Agora sou um jovem senhor do tempo
Ontem me diziam que eu era um jovem lindo, simpático, sonhador, um milagre divino. Eu era sim um alegre rapaz sorridente, com braços fortes, volúveis, perfil de vencedor. Meus desejos e defeitos se reluziam em meu olhar. Meus sorrisos, minhas vontades, meus amores eram tudo o que em mim faziam acreditar que um dia, talvez quando eu chegasse até aqui, me orgulharia de tudo o que fiz, ou deixei de cometer.
Naquela época, o rádio de pilha que cantava Chico e Caetano, e a flor da janela que desabrochava em dias de sol, me inspiravam a escrever poemas. Eram palavras meio tortas escritas no papel de pão. Eu olhava aquela mulher e aquele pássaro que cantava, e de amor, aos céus, eu dizia os meus sentimentos.
Eu era um poeta do tempo. Um poeta de dor e de amor. Poeta da vida. Bardo, vate, trovador. Um homem que aos santos renunciava sua glória. Despedia em mim o mal pecado, e apresentava ao mundo o valente romântico, que em momentos de tempestade, abria um largo e vasto sorriso, que denunciava aos viris o legado deixado por meus pais: nunca deixes se abater por o que, ou quem, não é feliz. A vida é linda, é muito linda para se derrubar lágrimas que não sejam de alegrias.
Então criei a minha alma como se fosse um anjo. Sempre ao lado do criador agradeci, pedi perdão, supliquei ajuda e, sobriamente, que o tempo não passasse. Não consegui convencer ao Senhor para ele parar o tempo, e hoje estou aqui...
Talvez se a estação da primavera dos anos da brilhantina permanecesse por até hoje, eu ainda conquistaria o broto de vestido rosa que passara pela Praça da Catedral, poderia dizer três belas frases de afeto, e com meu sorriso branco e brando encantasse o teu coração. Pode ser que a bela donzela, de cabelos louros e cacheados, não me cedesse um lugar para sentar quando eu chegasse para alimentar os pombos, mas alimentá-los-iam comigo.
Se aquele inverno intenso, e aquele outono de folhas secas, estivessem por aqui até hoje, eu me sentiria um Don Juan do meu vilarejo. Ainda andasse com o casaco cor de verniz importado do meu avô, e o cachecol de seda cinza, que apenas eu apresentava pelas ruas.
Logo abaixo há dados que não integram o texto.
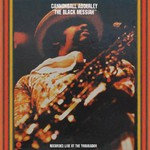 Cannonball Adderley, The Black Messiah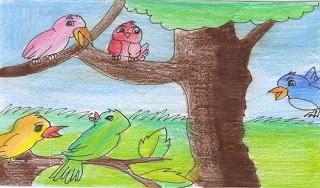 นิทานอีสปสอนใจฝูงนกกับแรดใจร้าย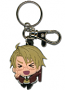 Hetalia World Series America PVC Key Chain
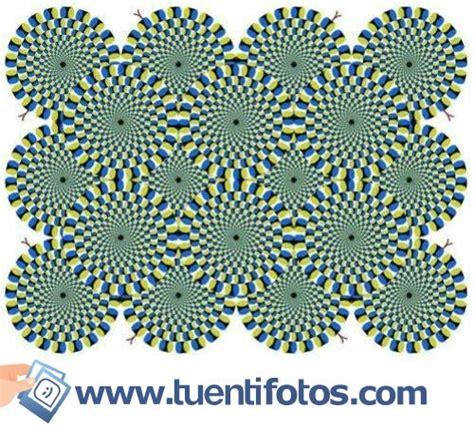 ilusiones opticas navidad se mueve
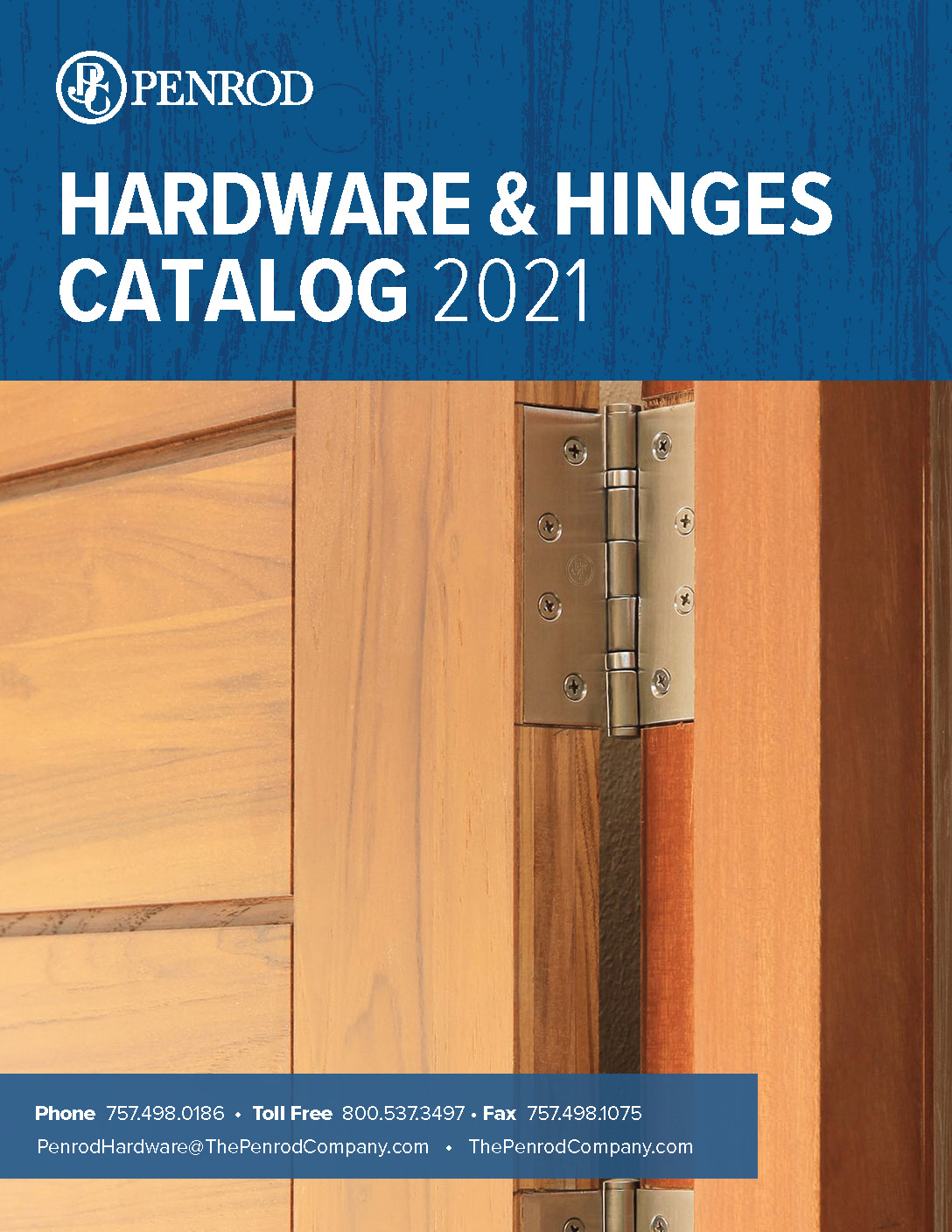 Cover of Hardware and Hinges Catalog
Se todo aquele tempo ainda estivesse por aqui, as meninas respeitariam os seus corpos e conteriam as suas vontades, e os rapazes seriam homens até depois da maioridade completada.
Em minha época de luz, o amor que eu sentia pela mulher da minha vida era o amor em que presenteava as estrelas mais lindas do céu. Era o motivo de meus belos poemas e poesias. Meu rádio de pilha tocava João e Maria de Chico, e Peninha e Caetano e Marisa e Poesia em canção.
A trilha sonora de minha vida era a voz de uma mulher apaixonada.
Agora, uma menina virgem de tantos 15 anos me chamou de Senhor. E com minha boina virada de lado, alimentando os pombos, me lembro dos poemas que escrevi e rejeito ao senhor, perguntando, pois, porque um dia o tempo não parou naquela estação, se a estação divina era aquela. Um beijo era o sonho ao sino de Belém e um amor era perfeito ao meu coração.
Pois então, Deus, a doce menina virgem me disse que sou um Senhor. Um Senhoril que alimenta pombos na praça.
Mas porque se ainda vivo nos tempos da felicidade, nas memórias de meu bem, de meus papeis de pão. Pois porque Senhor, mesmo com cabelos brancos, mãos enrugadas, e uma bengala como baldrame, os tempos onde meus poemas refletiam histórias de donzelas inocentes e apaixonadas, porque se foram...
A doce inocente me chamou de Senhor e sorri para ela...
Como eu queria voltar naquela estação e conquistá-la com meu sorriso brando e encantador, mas Deus não me ouviu, e sabiamente fez o tempo passar.
Agora sou um senhor, um belo e jovem senhor dessa estação, e a delicada menina me destina um lugar para sentar no banco da praça. E olhando para ela me lembro: ontem eu era um milagre divino. O tempo passou, e agora sou apenas um jovem Senhor, esperando a eternidade chegar.